### Aim
Pick out each line of the data that contains the word "which", and copy those lines.

***** Data excerpts

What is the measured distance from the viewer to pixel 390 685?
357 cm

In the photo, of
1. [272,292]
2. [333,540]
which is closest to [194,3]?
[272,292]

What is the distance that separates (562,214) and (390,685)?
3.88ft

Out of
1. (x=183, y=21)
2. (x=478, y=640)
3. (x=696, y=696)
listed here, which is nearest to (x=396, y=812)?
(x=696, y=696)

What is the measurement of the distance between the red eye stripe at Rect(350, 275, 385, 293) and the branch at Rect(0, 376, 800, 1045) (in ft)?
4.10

**********

### Exercise output
which is closest to [194,3]?
listed here, which is nearest to (x=396, y=812)?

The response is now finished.